Excerpt provided:
■ ■ ■ ■ ■

# A Mish Mash of Questions



## DarkFireFox (Mar 20, 2011)

Hello and Good day/evening to everyone. I have several questions. most about Fur-suits and etc. As i am not an owner of one of the fine products that so many companies offer wanted to get some info. *First: As i wear glasses and could not see past the end of my snout without them-is there room in the head to be able to continue to wear them?? *this definitely would be helpful to know now. *Second: I have seen on several different Costumes that have led light up earrings and the like-some even flash with patterns. Is This A Manufacturer add-in or option or is this something that has to be done after-market? *as this looks really neat. *Third: I am looking for any Furries/Fur-suiters in and around the Erie,Pa Area to have some fashion of meet/greet outing of the like?* Just to try and get to know my local community better if any. Any direction or clarification would be very much welcomed on these. I'm sure i have other questions but just cant think of them currently. Thank you for any info you can share and the time spent.


----------



## Xegras (Mar 20, 2011)

1. Wear contacts or have the maker leave a little room if it is possible. Your vision is going to be shitty in a suit anyway so a handler is a good idea.

2. Depends on who makes your fursuit for you, there are many makers.

3. Look for a FA group for your state or area.


----------



## DarkFireFox (Mar 20, 2011)

i had thought about contacts- but the only problem there is with my screwy vison/stygmatism and such would make the lenses cost prohibitve. unless i only wore them when performing. but i hear thats a double edged sword to switch back and forth between glasses and contacts.

guess im going to have to search out which makers do offer such technology. 

and will have to look around as best i can


----------



## Mem (Mar 20, 2011)

I'm in Columbus Ohio i think thats about 4 hours away from Erie? Sorry I can't really answer any of your other questions, I'm new to fursuiting as well.


----------



## fenrirs_child (Mar 20, 2011)

1. most makers can accommodate glasses, and an option you may want to consider is finding an old set of glasses and sending them to your maker to be built INTO the head, then you know they'll fit ^^
2. a few makers work with electronics of different sorts, though i'll be f**ked if i can remember whom off hand X3
3. also try meetup.com and/or yahoo groups, those are good resources for finding local furs too ^^


----------



## DarkFireFox (Mar 20, 2011)

Mem said:


> I'm in Columbus Ohio i think thats about 4 hours away from Erie? Sorry I can't really answer any of your other questions, I'm new to fursuiting as well.


 yeah Columbus is abot 4 hours away depending on where your going there from here. and thank you for the for the time.


----------



## DarkFireFox (Mar 20, 2011)

fenrirs_child said:


> 1. most makers can accommodate glasses, and an option you may want to consider is finding an old set of glasses and sending them to your maker to be built INTO the head, then you know they'll fit ^^ ok i have a pair of work glasses that still have my current prescription in them...i dont use anymore
> 2. a few makers work with electronics of different sorts, though i'll be f**ked if i can remember whom off hand X3..thats good to know guess ill have to to some head hunting...as it were
> 3. also try meetup.com and/or yahoo groups, those are good resources for finding local furs too ^^


 and thank you much for that


----------



## Otto042 (Mar 21, 2011)

pa-furry.org

Say hi.  You're not the only one in erie I think.


----------



## DarkFireFox (Mar 23, 2011)

Otto042 said:


> pa-furry.org
> 
> Say hi.  You're not the only one in erie I think.



i will do so indeed thank you much


----------

■ ■ ■ ■ ■

Provided data:

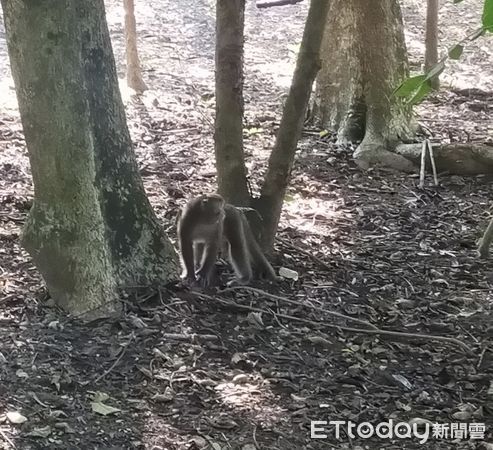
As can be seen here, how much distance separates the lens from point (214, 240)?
512 centimetres

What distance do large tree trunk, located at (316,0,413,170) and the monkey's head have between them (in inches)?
132

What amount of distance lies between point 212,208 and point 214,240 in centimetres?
25

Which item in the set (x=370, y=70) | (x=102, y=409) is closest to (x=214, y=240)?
(x=102, y=409)

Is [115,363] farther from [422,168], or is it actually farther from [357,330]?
[422,168]

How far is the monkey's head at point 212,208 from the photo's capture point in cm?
497

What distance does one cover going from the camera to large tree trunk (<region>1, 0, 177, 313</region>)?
423 cm

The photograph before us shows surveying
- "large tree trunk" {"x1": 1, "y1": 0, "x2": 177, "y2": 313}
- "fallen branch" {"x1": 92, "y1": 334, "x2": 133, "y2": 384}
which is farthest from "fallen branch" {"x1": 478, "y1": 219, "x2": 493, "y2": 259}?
"fallen branch" {"x1": 92, "y1": 334, "x2": 133, "y2": 384}

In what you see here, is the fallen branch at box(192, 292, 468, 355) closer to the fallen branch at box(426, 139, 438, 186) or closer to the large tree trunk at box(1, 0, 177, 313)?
the large tree trunk at box(1, 0, 177, 313)

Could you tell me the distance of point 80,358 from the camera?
4086 millimetres

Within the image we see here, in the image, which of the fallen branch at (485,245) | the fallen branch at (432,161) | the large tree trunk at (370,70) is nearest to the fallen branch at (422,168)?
the fallen branch at (432,161)

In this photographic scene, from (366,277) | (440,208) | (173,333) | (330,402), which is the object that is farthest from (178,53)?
(330,402)

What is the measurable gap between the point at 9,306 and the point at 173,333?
950 millimetres

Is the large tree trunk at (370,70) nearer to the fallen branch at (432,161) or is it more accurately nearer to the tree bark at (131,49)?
the fallen branch at (432,161)

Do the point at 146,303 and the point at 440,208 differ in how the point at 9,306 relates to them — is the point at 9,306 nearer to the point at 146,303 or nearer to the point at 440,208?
the point at 146,303
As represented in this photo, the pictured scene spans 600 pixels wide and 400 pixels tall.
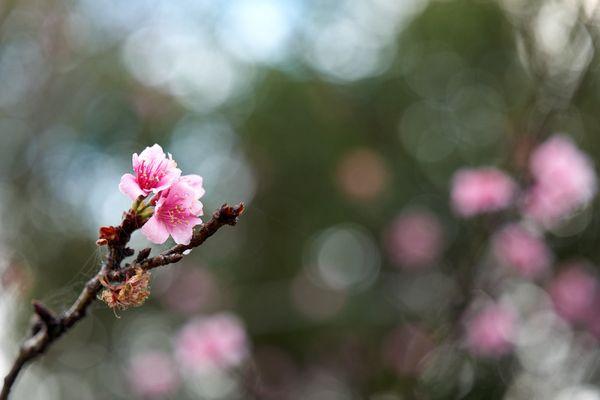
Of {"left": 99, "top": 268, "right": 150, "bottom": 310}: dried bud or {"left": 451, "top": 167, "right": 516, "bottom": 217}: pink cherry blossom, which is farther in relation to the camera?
{"left": 451, "top": 167, "right": 516, "bottom": 217}: pink cherry blossom

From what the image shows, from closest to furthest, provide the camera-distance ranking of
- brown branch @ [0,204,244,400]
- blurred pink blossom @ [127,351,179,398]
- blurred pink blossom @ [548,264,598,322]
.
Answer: brown branch @ [0,204,244,400]
blurred pink blossom @ [548,264,598,322]
blurred pink blossom @ [127,351,179,398]

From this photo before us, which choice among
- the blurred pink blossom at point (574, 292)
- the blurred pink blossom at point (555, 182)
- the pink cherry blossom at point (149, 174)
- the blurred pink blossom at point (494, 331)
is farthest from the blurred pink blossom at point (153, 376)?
the pink cherry blossom at point (149, 174)

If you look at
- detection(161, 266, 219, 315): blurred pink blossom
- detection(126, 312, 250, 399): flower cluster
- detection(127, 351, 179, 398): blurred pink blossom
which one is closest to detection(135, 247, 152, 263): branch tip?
detection(126, 312, 250, 399): flower cluster

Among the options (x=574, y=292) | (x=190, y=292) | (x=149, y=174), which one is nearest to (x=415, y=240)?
(x=574, y=292)

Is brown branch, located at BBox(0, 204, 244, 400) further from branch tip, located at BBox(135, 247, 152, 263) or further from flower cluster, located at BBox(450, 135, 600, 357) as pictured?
flower cluster, located at BBox(450, 135, 600, 357)

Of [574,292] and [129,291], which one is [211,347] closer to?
[574,292]

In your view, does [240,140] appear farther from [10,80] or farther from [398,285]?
[10,80]

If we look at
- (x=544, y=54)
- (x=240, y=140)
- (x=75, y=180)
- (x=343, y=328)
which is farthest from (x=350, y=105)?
(x=544, y=54)
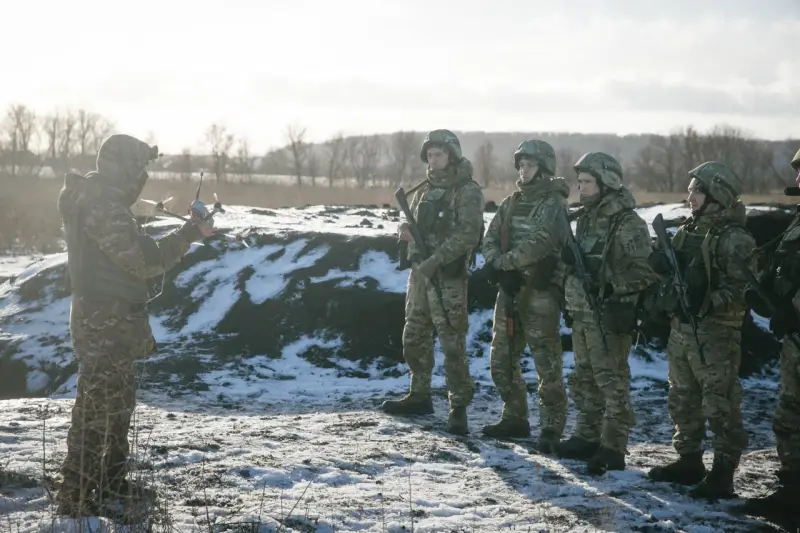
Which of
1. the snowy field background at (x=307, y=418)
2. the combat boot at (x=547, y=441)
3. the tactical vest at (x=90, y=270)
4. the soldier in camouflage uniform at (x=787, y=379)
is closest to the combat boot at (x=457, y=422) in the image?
the snowy field background at (x=307, y=418)

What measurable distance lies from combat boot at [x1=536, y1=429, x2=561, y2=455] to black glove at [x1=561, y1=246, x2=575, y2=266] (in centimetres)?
143

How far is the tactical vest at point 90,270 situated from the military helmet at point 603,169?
135 inches

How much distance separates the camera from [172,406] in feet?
26.2

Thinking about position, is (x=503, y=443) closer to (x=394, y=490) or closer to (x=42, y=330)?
(x=394, y=490)

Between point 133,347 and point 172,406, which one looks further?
point 172,406

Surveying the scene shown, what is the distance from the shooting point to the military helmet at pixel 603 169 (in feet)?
19.0

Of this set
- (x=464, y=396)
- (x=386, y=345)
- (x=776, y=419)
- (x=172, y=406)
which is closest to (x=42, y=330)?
(x=172, y=406)

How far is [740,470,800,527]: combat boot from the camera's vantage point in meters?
4.75

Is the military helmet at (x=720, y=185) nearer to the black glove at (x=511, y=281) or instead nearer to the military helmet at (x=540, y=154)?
the military helmet at (x=540, y=154)

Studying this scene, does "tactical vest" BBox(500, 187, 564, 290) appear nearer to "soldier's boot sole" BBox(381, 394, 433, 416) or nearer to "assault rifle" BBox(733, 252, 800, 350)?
"assault rifle" BBox(733, 252, 800, 350)

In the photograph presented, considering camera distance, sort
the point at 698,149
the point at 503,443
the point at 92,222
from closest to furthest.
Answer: the point at 92,222
the point at 503,443
the point at 698,149

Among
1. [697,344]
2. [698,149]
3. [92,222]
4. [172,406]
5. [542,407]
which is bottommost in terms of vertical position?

■ ■ ■ ■ ■

Written request: Reproduce everything in the fursuit thread from "## Xegras (Mar" down to "are many makers.". The listing has no connection to the fursuit thread.

Response to the task:
## Xegras (Mar 20, 2011)

1. Wear contacts or have the maker leave a little room if it is possible. Your vision is going to be shitty in a suit anyway so a handler is a good idea.

2. Depends on who makes your fursuit for you, there are many makers.